Another service that helped me learn how to live with my urostomy was the Brigham Ostomy Peer Visitor Program, much like the United Ostomy Associations of America (UOAA) Certified Visitor Training Program. While recovering in the hospital, I was visited by a specially trained volunteer who had a urostomy. It was the first time I was able to meet someone with a urostomy in person. I was heartened by how “normal” they looked. She answered all my questions and gave me hope.
I want to emphasize how important it is to have ongoing access to certified ostomy nurses. When I was first released from the hospital, I was provided Visiting Nurses Association services, a type of home health nursing. I was fortunate to have a visiting nurse who was also a certified ostomy nurse. I also had continued access to the Brigham and Women’s ostomy nurses through their outpatient ostomy clinic. After surgery, I developed several skin issues, and it took the expertise of all my nurses working with me over the course of a year to find a pouching system that worked for me.
Patients facing radical cystectomies and other life-changing surgeries often do not know what questions to ask. Questions do not arise until something untoward happens, such as continuous leaks or skin problems. Not knowing what to do is an overwhelming feeling. This is when dejection and depression set in.

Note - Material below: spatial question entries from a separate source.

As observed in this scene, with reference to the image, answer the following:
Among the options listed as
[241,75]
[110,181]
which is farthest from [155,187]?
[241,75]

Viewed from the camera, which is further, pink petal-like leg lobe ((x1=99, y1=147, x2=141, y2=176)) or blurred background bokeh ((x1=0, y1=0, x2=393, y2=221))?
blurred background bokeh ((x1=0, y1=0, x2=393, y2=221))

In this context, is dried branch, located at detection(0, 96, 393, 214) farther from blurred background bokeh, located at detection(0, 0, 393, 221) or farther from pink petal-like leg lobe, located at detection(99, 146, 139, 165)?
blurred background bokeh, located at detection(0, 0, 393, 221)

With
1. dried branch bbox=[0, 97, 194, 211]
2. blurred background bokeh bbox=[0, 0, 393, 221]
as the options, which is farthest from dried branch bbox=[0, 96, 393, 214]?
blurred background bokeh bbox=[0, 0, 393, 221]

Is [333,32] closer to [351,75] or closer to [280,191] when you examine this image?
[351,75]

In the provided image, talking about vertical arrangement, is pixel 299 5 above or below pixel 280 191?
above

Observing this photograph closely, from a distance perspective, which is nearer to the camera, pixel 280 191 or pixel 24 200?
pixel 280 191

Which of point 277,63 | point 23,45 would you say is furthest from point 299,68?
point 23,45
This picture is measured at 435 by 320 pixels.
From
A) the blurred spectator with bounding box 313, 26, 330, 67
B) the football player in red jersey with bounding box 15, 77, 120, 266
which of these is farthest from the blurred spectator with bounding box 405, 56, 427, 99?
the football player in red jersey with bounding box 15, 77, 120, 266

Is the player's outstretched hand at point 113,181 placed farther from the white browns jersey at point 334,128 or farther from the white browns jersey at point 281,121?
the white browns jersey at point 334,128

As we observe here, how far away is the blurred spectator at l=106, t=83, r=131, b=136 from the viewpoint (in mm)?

The role of the ostomy nurse in providing the necessary support and mentorship is key when seeking answers to questions and solutions to problems.
The final stage of grief is acceptance. Not only have I accepted my life with a urostomy, but I have also embraced it. I have joined UOAA and BCAN and am paying forward all the help I received by sharing my experiences, mentoring, and being involved with patient advocacy. I am doing everything I did before my diagnosis and urostomy–and even more. I still enjoy teaching and have not had a flood in my class! I also travel, swim, paddleboard, and hike. Most importantly, I have an even closer relationship with my husband and, together, we experienced the birth of our grandson!
There is a popular saying that “It takes a village” to face and solve difficulties. I have found this to be true on my journey. As a result of my “village,” that is, the support of my ostomy team, other people with an ostomy, and organizations such as UOAA and BCAN, I am cancer free 2 years after my surgery. Not only am I living a fulfilling life, but I am living my best life.